## start QUOTED PASSAGE

Charlottesville Review, January 4, 1861
We are among those who believe that the United States is a government, and not a league. We regard the Constitution as a fundamental national law, and not as a treaty. We consider that we are citizens of the United States, and owe an allegiance to the Federal Government. Any resistance to the Federal authority we regard as rebellion.
We moreover love the United States. We revere that magnificent government which, formed with so much difficulty, and by so many compromises, has thrown over us its shield for seventy years, and raised us to our present dominion and greatness. It is to us the palladium of civil liberty at home, and in the world. We do not regard the Union as having been oppressive to one section or the other. We do not regard the South or the North as having dominated over the other section, or taken to itself the main benefits of the Confederation. The influence of the National Government seems to us in nearly all things to have been beneficent and enabling to all the States of the Union.—So far from considering that an irreconcilable conflict exists between the sections of the country, we esteem the welfare of each to be bound up with that of the other, and the interests to be co-ordinate and conjunctive.

## end QUOTED PASSAGE
## start PROVIDED MATERIAL

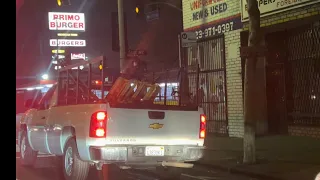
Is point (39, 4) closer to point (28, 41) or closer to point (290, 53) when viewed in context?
point (28, 41)

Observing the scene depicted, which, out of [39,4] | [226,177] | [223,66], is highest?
[39,4]

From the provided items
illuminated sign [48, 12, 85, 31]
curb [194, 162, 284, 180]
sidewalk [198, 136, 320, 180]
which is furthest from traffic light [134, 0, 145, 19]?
illuminated sign [48, 12, 85, 31]

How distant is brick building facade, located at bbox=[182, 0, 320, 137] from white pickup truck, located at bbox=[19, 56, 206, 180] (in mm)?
5887

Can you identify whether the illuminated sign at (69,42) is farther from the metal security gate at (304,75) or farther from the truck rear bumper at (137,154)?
the truck rear bumper at (137,154)

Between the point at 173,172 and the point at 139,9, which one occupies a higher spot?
the point at 139,9

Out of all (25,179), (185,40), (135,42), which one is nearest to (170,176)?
(25,179)

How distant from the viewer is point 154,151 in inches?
320

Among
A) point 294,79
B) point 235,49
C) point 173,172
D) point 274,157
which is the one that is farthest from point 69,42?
point 173,172

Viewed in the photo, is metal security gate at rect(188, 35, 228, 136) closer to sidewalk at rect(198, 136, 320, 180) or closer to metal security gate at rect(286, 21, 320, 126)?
sidewalk at rect(198, 136, 320, 180)

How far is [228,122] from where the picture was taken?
623 inches

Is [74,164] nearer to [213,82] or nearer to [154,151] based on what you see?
[154,151]

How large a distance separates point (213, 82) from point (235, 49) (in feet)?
5.74

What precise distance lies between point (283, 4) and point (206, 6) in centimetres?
370

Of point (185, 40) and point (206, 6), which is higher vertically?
point (206, 6)
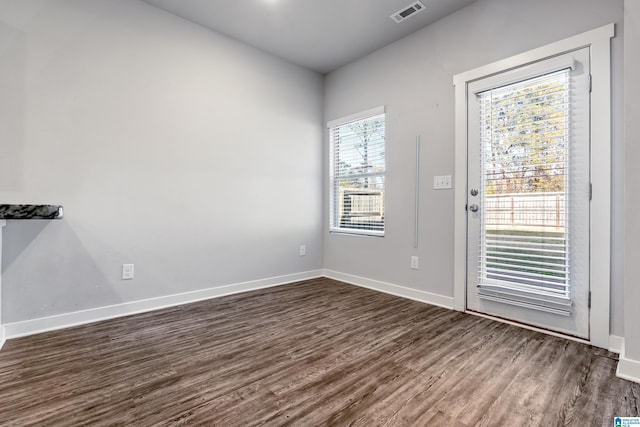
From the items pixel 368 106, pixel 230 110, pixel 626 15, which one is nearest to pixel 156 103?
pixel 230 110

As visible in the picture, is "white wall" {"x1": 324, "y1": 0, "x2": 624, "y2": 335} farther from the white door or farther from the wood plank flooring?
the wood plank flooring

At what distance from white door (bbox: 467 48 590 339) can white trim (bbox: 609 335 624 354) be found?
0.48 ft

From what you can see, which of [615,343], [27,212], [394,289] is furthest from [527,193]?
[27,212]

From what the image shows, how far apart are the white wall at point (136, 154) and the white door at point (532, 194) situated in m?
2.08

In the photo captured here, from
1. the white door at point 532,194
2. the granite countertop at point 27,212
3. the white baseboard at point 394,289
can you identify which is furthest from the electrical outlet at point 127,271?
the white door at point 532,194

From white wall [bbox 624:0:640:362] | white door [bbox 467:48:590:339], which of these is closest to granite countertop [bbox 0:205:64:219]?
white door [bbox 467:48:590:339]

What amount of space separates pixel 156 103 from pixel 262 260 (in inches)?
74.4

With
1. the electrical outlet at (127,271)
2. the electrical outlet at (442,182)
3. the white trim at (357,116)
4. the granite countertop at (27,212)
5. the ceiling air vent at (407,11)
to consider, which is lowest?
the electrical outlet at (127,271)

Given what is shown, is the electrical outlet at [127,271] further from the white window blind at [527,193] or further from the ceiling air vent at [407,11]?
the ceiling air vent at [407,11]

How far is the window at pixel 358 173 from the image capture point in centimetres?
350

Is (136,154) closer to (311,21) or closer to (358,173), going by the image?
(311,21)

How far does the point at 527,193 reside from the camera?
2332mm

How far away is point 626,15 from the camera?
166cm

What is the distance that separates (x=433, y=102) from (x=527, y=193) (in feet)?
3.96
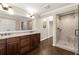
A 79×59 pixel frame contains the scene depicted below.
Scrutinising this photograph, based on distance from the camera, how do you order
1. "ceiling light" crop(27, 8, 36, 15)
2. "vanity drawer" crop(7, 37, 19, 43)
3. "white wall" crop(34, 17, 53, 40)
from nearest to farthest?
"vanity drawer" crop(7, 37, 19, 43)
"ceiling light" crop(27, 8, 36, 15)
"white wall" crop(34, 17, 53, 40)

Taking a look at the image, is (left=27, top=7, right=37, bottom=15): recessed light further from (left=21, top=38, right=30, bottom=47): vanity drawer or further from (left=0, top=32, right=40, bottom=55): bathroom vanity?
(left=21, top=38, right=30, bottom=47): vanity drawer

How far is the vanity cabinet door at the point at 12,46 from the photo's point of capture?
1715 mm

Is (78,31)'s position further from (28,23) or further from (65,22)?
(28,23)

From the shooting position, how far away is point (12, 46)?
1795 mm

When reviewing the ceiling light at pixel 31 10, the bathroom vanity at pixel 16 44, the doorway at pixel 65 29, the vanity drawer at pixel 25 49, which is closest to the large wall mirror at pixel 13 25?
the bathroom vanity at pixel 16 44

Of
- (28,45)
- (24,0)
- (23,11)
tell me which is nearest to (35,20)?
(23,11)

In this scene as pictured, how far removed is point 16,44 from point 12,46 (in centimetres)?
13

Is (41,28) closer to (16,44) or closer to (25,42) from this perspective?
(25,42)

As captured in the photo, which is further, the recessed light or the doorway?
the doorway

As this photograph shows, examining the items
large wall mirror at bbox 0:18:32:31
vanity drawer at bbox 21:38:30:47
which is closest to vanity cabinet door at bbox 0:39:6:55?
large wall mirror at bbox 0:18:32:31

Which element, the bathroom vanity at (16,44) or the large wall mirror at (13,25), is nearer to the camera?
the bathroom vanity at (16,44)

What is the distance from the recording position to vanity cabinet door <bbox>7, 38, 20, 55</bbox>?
172 centimetres

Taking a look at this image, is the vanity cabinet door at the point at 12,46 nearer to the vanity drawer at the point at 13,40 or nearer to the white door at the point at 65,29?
the vanity drawer at the point at 13,40

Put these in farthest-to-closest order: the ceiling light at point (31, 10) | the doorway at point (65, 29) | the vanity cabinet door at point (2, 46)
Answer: the doorway at point (65, 29) < the ceiling light at point (31, 10) < the vanity cabinet door at point (2, 46)
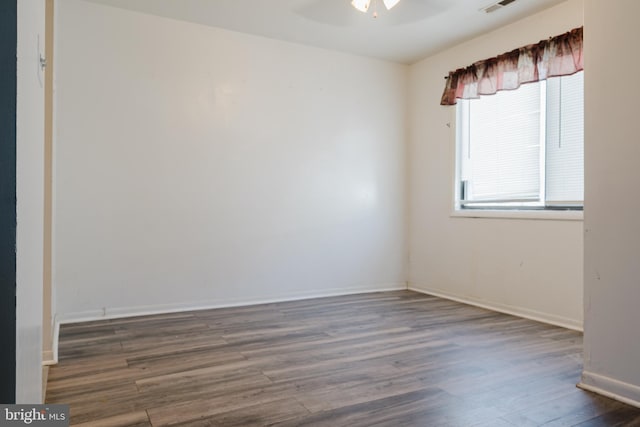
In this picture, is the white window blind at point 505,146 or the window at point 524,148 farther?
the white window blind at point 505,146

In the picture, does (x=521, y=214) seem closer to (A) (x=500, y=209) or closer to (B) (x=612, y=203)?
(A) (x=500, y=209)

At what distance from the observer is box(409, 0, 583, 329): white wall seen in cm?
329

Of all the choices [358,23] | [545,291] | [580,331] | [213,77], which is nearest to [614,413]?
[580,331]

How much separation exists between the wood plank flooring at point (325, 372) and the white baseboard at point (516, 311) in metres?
0.20

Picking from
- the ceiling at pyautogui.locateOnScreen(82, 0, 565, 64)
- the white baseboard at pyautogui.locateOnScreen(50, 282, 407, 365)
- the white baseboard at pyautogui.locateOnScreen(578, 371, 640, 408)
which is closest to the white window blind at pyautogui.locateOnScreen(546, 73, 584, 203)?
the ceiling at pyautogui.locateOnScreen(82, 0, 565, 64)

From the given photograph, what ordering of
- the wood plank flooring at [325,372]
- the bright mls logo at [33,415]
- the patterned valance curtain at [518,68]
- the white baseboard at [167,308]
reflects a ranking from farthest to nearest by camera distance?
the white baseboard at [167,308] < the patterned valance curtain at [518,68] < the wood plank flooring at [325,372] < the bright mls logo at [33,415]

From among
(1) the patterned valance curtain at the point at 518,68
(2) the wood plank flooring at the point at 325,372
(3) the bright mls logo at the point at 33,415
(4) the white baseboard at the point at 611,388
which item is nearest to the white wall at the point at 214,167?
(2) the wood plank flooring at the point at 325,372

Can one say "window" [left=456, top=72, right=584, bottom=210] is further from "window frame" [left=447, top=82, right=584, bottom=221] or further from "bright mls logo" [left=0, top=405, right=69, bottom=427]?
"bright mls logo" [left=0, top=405, right=69, bottom=427]

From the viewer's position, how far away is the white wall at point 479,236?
329 centimetres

## end PROVIDED MATERIAL

**PROBLEMS AND TASKS**
[1] According to the Charlottesville Review editorial, for how many years has the national government thrown its shield over the people?
[2] For each statement, say whether it agrees with the Charlottesville Review editorial. Support each yes or no with the deciding words of the editorial. (a) The editorial treats the Constitution as a treaty. (b) The editorial counts any resistance to Federal authority as rebellion. (c) The editorial holds that the North has dominated the South.
[3] Transcribe the part of the Charlottesville Review editorial that begins at the words "Charlottesville Review, January" and stops after "regard as rebellion.".

**ANSWERS GIVEN**
[1] For seventy years.

[2]
(a) No: "We regard the Constitution as a fundamental national law, and not as a treaty."
(b) Yes: "Any resistance to the Federal authority we regard as rebellion."
(c) No: "We do not regard the South or the North as having dominated over the other section"

[3]
Charlottesville Review, January 4, 1861
We are among those who believe that the United States is a government, and not a league. We regard the Constitution as a fundamental national law, and not as a treaty. We consider that we are citizens of the United States, and owe an allegiance to the Federal Government. Any resistance to the Federal authority we regard as rebellion.